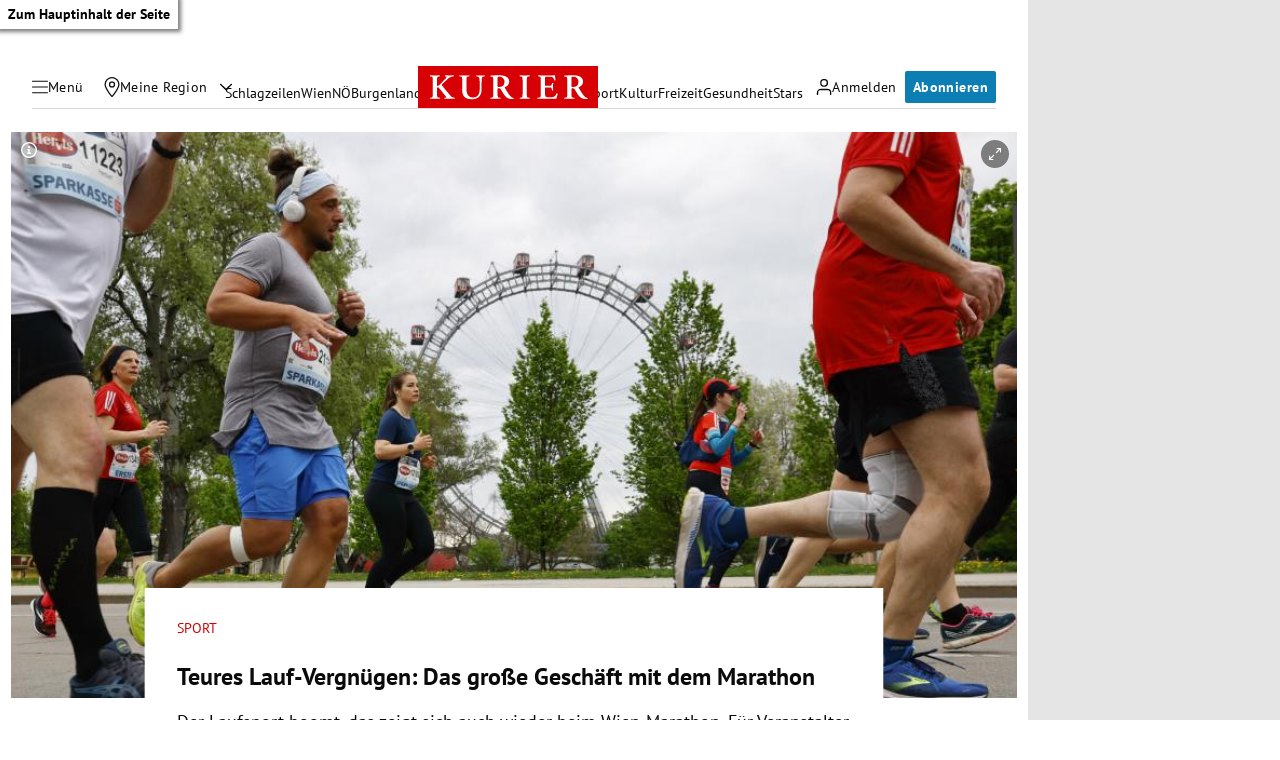

--- FILE ---
content_type: application/javascript; charset=utf-8
request_url: https://fundingchoicesmessages.google.com/f/AGSKWxU6_Upd_X8Ij00OjQtsxk5H62y9IchOT9uWBC9bY5GaxUgXVWhvLVN9ojXf00vfQQonIPm-wNqImHavbCEuT1a93Fx6wUREOtG4951Rrgv3pcD0plpj54KoAsbTcu-d5Hk4JhFe_OPG8o6-Zju1AhXxlmbr9P5NG7WNMk2KKoNzIcMUjjRTuVez_3PE/_/ero_hosted_/ad_slideout./adsi-j./adsenceSearch./videostreaming_ads.
body_size: -1288
content:
window['55b850be-6e19-4a6b-a79c-d8af7cbfee34'] = true;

- [TASK INSTRUCTIONS]
Exactly as written, print each entry, leaving all pictures out.

- [OUTPUT FOR THIS TASK]
--- FILE ---
content_type: application/javascript; charset=utf-8
request_url: https://fundingchoicesmessages.google.com/f/AGSKWxU6_Upd_X8Ij00OjQtsxk5H62y9IchOT9uWBC9bY5GaxUgXVWhvLVN9ojXf00vfQQonIPm-wNqImHavbCEuT1a93Fx6wUREOtG4951Rrgv3pcD0plpj54KoAsbTcu-d5Hk4JhFe_OPG8o6-Zju1AhXxlmbr9P5NG7WNMk2KKoNzIcMUjjRTuVez_3PE/_/ero_hosted_/ad_slideout./adsi-j./adsenceSearch./videostreaming_ads.
body_size: -1288
content:
window['55b850be-6e19-4a6b-a79c-d8af7cbfee34'] = true;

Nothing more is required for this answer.